2. Determine what motivates your learners
It’s time to break it down: Who are your learners? What do they value? What drives specific departments or teams to bring their best every day? Investigate their goals and targets, and the biggest challenges they face. What do they need to achieve to become engaged high-performers? You may find variation across the business. You may find that one department responds positively to company swag, while another one is interested in monetary incentives or added days off.
It’s critical to know what motivates your people in order to implement an effective rewards program for learning and development (L&D). Implementing a rewards system for L&D doesn’t mean you need to go carte blanche with the budget. Implementing a gamified rewards program in your learning management system (LMS) helps to both engage and recognize your employees in a way that means something to them.
3. Connect learning to gamification
Gamification is the process of applying gaming concepts to learning or training scenarios to make the learning experience more fun. It’s become common to see LMS training programs include features such as points, leaderboards, digital badges for completion achievements, and other forms of recognition and feedback. Incentives create an atmosphere of healthy competition and engagement, which affects overall performance.
Be sure to clarify your training and incentives strategies. Ensure your rewards and recognition align with your organization’s compensation strategy. Are the incentives culturally appropriate and learner-centric? Feel free to experiment with what works best for your people! The use of leaderboards, for example, causes people to return to the activity and spend more time with it. Spending more time, in turn, leads to better learning performance, says gamification expert Richard Landers of Old Dominion University.
4. Market the new experience
You won’t be able to roll out your new programs and strategies until you get buy-in from the executive team. Explain the ROI logic to your C-Suite using baseline data you’ve collected from your LMS. You could quantify how specific programs could incentivize key teams to boost sales, deepen their product knowledge or ensure 100 percent compliance. You also need to decide how to communicate the new program to employees.
5. Analyze and evaluate
Rewards and recognition help incentivize employees to achieve results but the real reward is the ongoing learning and training sparked by your program. This is where you need to analyze the data from your employees’ program participation to see what’s working and well, what needs work. If this is a net new program, it doesn’t hurt to start small. Experiment by running training programs for several weeks or months to gather feedback on its success rate.

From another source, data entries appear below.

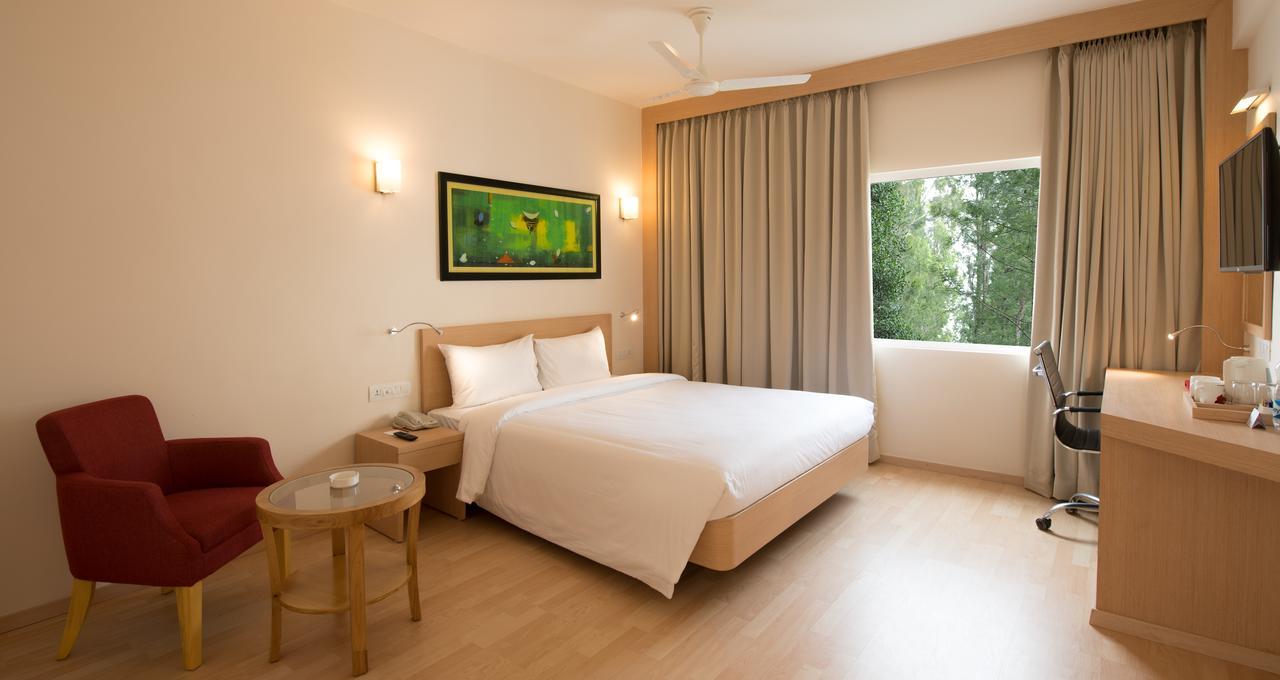 Red Fox By Lemon Tree Hotels, Tiruchirappalli Trichy Quarto foto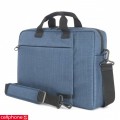 Túi xách LAPTOP 15.6 TUCANO WORKOUT SLIM BAGS màu BLUE (BSVO15-B)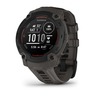 Garmin Instinct E, 45 mm, Black Bezel Charcoal, 010-02933-00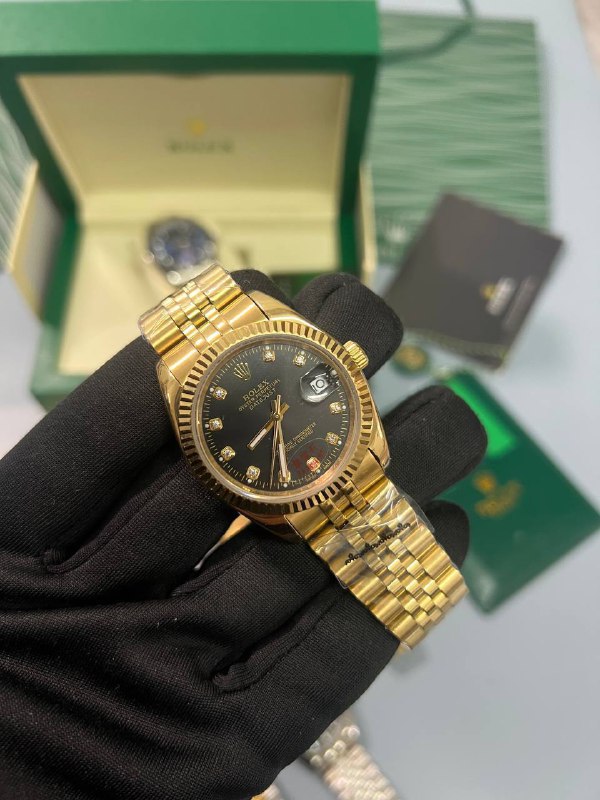 Rolex Men's Luxury Datejust and Day-Date Luxury Watch Collection AAA Quality Reps UK
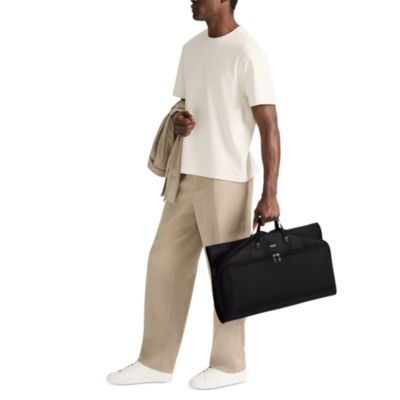 Travel Access Garment Bag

Keep in mind that you might want to evaluate more than concrete outputs. More than 50 percent of employees feel recognition programs influence corporate culture. And about 31 percent of organizations with highly effective recognition programs experience lower turnover. Make sure you capture the baseline metrics of your organization’s top business goals before you start. If the results don’t seem quantifiable, distribute or launch a company-wide survey asking for specific feedback.
Our memorable moments of growth and achievement don’t have to stop once we reach the workforce. In fact, it’s time we raised the bar! Cultivating a culture of continuous learning is built on our beliefs, systems and goals. Done right, we can feel rewarded for our own performance even beyond the rest of our working lives.